Hello. So I worked at Holloman Air Force Base from '49 to '52. Started as a junior technician with the phototheodolite crews at White Sands. And here's the thing, I saw those green fireballs myself. More than once. Look, I wasn't supposed to be reading those reports. But when you're manning an observation post at three in the morning, you start digging through files. And that's when I found the Project TWINKLE documentation. All of it. The conference notes from Los Alamos. Dr. Mitchell's findings. The stuff they left out of the final report. What I'm about to tell you is documented. Every word. You can verify it. But nobody talks about what we actually recorded at those stations.
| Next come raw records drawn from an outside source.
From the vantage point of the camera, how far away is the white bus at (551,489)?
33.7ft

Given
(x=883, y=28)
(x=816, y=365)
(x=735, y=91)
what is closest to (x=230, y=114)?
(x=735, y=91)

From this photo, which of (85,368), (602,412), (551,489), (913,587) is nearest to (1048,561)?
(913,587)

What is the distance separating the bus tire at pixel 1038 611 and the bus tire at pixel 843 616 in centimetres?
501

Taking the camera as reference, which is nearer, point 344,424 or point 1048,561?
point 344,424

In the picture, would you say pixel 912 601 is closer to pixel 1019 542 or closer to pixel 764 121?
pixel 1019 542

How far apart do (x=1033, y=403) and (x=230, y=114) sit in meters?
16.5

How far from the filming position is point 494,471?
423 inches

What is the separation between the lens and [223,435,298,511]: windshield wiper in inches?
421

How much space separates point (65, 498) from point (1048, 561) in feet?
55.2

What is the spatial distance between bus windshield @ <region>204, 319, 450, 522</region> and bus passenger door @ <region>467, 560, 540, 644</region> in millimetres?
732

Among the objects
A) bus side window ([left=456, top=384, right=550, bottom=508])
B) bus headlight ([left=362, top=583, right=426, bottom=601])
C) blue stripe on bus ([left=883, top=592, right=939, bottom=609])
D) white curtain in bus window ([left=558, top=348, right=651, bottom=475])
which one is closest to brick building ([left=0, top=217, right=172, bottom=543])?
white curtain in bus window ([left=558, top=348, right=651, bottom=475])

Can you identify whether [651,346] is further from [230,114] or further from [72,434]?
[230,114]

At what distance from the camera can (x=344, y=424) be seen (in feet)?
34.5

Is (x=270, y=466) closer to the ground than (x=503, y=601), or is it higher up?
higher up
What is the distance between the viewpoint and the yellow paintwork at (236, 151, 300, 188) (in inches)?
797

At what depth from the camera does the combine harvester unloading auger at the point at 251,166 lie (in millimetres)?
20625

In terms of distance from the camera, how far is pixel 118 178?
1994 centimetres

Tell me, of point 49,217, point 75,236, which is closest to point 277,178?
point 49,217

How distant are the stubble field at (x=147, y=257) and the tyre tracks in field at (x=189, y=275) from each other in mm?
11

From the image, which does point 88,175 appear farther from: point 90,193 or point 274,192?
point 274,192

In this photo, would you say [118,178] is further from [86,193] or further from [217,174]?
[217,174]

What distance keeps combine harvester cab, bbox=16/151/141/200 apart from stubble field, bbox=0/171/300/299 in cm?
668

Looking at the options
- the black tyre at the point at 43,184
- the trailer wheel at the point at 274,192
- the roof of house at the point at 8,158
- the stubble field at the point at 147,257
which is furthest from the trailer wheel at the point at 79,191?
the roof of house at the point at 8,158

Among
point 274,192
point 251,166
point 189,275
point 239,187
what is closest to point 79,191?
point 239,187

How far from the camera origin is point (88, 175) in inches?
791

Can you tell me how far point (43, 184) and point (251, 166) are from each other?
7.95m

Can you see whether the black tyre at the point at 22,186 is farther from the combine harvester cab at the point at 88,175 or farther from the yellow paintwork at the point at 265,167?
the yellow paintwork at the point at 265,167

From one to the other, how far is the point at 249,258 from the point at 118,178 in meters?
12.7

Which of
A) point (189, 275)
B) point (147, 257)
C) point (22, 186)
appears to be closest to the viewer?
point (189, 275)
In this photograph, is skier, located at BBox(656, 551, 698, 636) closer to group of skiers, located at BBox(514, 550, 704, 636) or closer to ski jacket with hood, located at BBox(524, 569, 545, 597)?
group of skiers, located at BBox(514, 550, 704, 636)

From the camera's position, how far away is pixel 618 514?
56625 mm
The sightings started December 5th, 1948. Two aircraft crews, one civilian, one military, both reported seeing a bright green ball of fire moving west to east over New Mexico. One pilot said it came straight at his plane, made him swerve to avoid it. He described it like painting a softball with fluorescent green paint and throwing it at your face as hard as possible. December 6th, another sighting. December 7th, 8th, 11th, 13th, 14th, 20th, 28th. Every few days, sometimes multiple times a night. And here's what scared everyone, they were all concentrated around Los Alamos Scientific Laboratory and Sandia Base. Our atomic weapons facilities. Where we were designing the hydrogen bomb. The Air Force brought in Dr. Lincoln Mitchell from the University of New Mexico. Meteor specialist, founded their Institute of Meteoritics. He interviewed over a hundred witnesses. Plotted trajectories. Searched for impact sites. Found nothing. No meteor fragments, no debris, no craters. And here's the thing, meteors don't change direction mid-flight.
December 20th, 1948, that's when Dr. Mitchell wrote his classified letter to the Air Force. I found a copy in the files. He stated flat out that the objects moved too slowly to be meteors, left no trail of sparks or dust, and followed horizontal trajectories. Meteors fall, they don't fly level. On December 12th he'd personally observed one that was also visible from Los Alamos, let him triangulate the path. It went directly over Los Alamos. Eight to ten miles altitude, no sound, intense lime-green color. January 13th, 1949, the Director of Army Intelligence from Fourth Army Headquarters in Texas sent a memo. I remember the exact wording because I copied it down. The green fireballs might be 'the result of radiological warfare experiments by a foreign power' and were 'of such great importance, especially as they are occurring in the vicinity of sensitive installations' that a scientific board should study them. They were afraid the Soviets were testing some kind of reconnaissance device over our nuclear labs. February 16th, 1949, they held a conference at Los Alamos. Dr. Edward Strauss was there, the hydrogen bomb physicist. Dr. Jonathan Kramer, upper atmosphere expert. Military brass, Project Sign personnel, and Dr. Mitchell. The meeting transcript exists. They couldn't agree on what the fireballs were, but everybody agreed they were real. Too many credible witnesses. Pilots, scientists, intelligence officers, all describing the same thing.